To further illustrate how ridiculous this change was, Milwaukee Public Schools received a passing grade last year despite national testing revealing it to be the single worst district in the nation at educating black students.

This testing also revealed that DPI has been massaging its student test scores as well. Before the 2024-2025 school year, Wisconsin Superintendent Jill Underly unilaterally made radical changes to the state’s Forward Exam—making it impossible to compare student scores with prior years and taking the test out of alignment with national standards.

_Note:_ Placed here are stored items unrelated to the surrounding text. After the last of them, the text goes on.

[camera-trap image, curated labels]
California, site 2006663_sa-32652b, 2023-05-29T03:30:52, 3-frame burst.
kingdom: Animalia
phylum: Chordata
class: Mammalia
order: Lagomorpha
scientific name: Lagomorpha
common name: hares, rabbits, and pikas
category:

When those national test results came back in January, they proved that Underly’s changes were designed to make it seem as though Wisconsin’s students were doing much better than they actually are. The Forward Exam claimed that 52% of fourth graders in the state were proficient (or at grade level) in reading, but the national test showed that just 31% of them are proficient. 54% of students were rated as proficient on the Forward Exam, but just 42% were deemed to be at grade level on the national test.

If DPI really wants to improve both student and school performance (and not simply make it look like they are doing fine), then it should adopt the radical changes put in place by, of all states, Mississippi.

Long a punchline for its poor education system, Mississippi now ranks first in the nation in fourth grade reading, fourth grade math, and eighth grade reading, and fourth nationally in eighth grade math when test scores are adjusted for demographics such as poverty levels.

Black students in Mississippi performed 1.5 grade levels above black students in Wisconsin, and even when scores are not adjusted for demographics, 32% of all fourth graders in Mississippi are proficient in reading compared with 31% in Wisconsin.

This dramatic improvement has been dubbed the “Mississippi Miracle,” and it needs to be replicated everywhere. In 2013, the state passed the Literacy-Based Promotion Act, which required that schools adopt a phonics-based approach to teaching students to read and mandated early intervention for students who were falling behind.

Most controversially, it also required that students who were not reading at a third-grade level in third grade would be held back until they did. Critics howled at the disastrous social impact on students who were held back that was sure to follow, but research determined that it never did. Students who were held back did just fine socially, behaviorally, and educationally afterwards.

Opponents of the policy also argued that Mississippi’s subsequent rise in test scores was due to held-back students not being included in standardized testing, but this, too, was debunked.

Additionally, the retention rate of third graders has declined precipitously over the past decade since early intervention and a return to phonics-based teaching in early learning has dramatically improved proficiency rates.

Wisconsin, too, can see a miraculous turnaround in student performance, but only if DPI stops changing standards to make education bureaucrats look better and instead makes real changes to its early education policy aimed at boosting actual student performance.